UE-Russie : lutte pour l’hégémonie culturelle
La politique, notamment internationale, est d’abord une question de rapport de forces. L’Union européenne, même abritée derrière le paravent prétendument vertueux des droits de l’homme et de l’irénisme démocratique, n’en échappe pas moins à la logique d’affrontement, notamment à l’égard des puissances qu’elle estime aux antipodes de ses « valeurs ».
Il en va ainsi de ses rapports avec la Russie de Vladimir Poutine. Au mois d’octobre, la commission des affaires étrangères du Parlement européen a adopté une résolution « sur la communication stratégique de l’Union visant à contrer la propagande dirigée contre elle par des tiers ». À sa lecture, on voit que les parlementaires désignent leurs ennemis, dans l’acception schmittienne du terme, à savoir la Russie et l’État islamique.
La lecture de cette résolution est particulièrement intéressante en ce qu’elle tend à faire reconnaître que les « ennemis » de l’Union européenne lui mènent « une guerre d’information », « dans le but d’instiller le doute, de paralyser le processus décisionnel, de discréditer les institutions de l’Union aux yeux et dans l’esprit des citoyens, et de ronger les valeurs occidentales et les liens transatlantiques. »
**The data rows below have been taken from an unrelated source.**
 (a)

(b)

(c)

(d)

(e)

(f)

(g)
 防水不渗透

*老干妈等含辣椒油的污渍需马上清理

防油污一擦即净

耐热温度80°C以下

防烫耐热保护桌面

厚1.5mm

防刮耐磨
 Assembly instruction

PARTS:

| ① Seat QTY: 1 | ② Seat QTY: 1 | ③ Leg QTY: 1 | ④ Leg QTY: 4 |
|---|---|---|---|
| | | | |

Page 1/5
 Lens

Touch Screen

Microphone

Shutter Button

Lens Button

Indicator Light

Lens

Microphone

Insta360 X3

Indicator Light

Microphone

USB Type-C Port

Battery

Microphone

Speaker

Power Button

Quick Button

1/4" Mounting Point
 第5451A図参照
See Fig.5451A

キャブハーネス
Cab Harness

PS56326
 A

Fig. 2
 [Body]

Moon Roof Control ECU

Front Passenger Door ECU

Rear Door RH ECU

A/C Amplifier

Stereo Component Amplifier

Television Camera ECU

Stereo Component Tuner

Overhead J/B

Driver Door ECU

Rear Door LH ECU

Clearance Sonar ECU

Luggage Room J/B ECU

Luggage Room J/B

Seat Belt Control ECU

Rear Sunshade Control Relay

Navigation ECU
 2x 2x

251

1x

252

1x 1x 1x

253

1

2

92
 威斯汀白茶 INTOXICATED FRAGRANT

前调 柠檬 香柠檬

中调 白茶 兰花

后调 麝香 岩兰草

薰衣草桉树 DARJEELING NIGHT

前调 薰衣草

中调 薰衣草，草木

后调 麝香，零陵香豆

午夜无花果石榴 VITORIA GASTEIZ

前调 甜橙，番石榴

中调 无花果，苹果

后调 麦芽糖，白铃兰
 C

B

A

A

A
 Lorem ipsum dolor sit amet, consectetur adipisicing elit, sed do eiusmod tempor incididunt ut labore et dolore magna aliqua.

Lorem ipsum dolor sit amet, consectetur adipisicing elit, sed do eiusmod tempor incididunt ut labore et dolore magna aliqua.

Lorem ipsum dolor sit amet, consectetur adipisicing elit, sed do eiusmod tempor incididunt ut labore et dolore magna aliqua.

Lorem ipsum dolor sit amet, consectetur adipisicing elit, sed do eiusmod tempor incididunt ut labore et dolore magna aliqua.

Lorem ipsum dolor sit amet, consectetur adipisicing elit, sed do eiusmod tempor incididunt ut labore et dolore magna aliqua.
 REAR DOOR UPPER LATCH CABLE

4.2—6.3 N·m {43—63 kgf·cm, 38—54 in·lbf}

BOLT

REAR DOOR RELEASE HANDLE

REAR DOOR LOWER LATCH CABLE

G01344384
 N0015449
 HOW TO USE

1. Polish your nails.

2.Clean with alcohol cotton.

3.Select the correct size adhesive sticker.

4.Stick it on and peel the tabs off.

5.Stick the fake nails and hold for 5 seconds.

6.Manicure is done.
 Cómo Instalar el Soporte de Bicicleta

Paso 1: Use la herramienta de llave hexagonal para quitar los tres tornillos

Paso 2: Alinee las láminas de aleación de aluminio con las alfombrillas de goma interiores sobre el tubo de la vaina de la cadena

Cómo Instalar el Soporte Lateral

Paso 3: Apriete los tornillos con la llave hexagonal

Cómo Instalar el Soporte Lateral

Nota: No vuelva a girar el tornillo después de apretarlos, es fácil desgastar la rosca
C’est finement observé et, bien plus, doit-on admettre que les parlementaires prennent véritablement la mesure d’un problème qu’ils jugent suffisamment grave, moins pour ce qu’il représente intrinsèquement, que pour ses effets particulièrement corrosifs et démobilisateurs sur une opinion publique européenne de plus en plus eurosceptique.
Néanmoins, cette alerte parlementaire à destination de l’exécutif de Bruxelles est révélatrice de la guerre culturelle que se livrent, depuis 1945, les États-Unis et la Russie.
En concédant être « gravement préoccupé par le développement rapide de l’activité russe en Europe ayant pour but d’étendre l’influence et l’hégémonie russes », nos européistes professionnels soulèvent en creux, d’une part, que l’Europe est, quant à elle, passée depuis longtemps sous domination US, d’autre part, qu’elle est incapable, par elle-même, de se départir d’un tel paradigme culturel. Cette inaptitude à proposer un modèle civilisationnel alternatif démontre, s’il en était encore besoin, que l’Union européenne, tout en se réclamant de l’Europe, n’en reflète aucunement l’identité polymorphique.
Mais il convient, au surplus, de savoir raison garder. Nos oligarques commencent, certes timidement, à instaurer une dictature douce, en empêchant l’accès à certains sites internet, motif pris, un peu trop facilement, de la lutte contre le terrorisme, notion entendue – pour les besoins de la cause – très largement. C’est dire que, sous couvert de guerre contre la propagande extérieure, l’UE se livre, en réalité, à une autre guerre, plus insidieuse, mais réellement liberticide, contre ses propres peuples.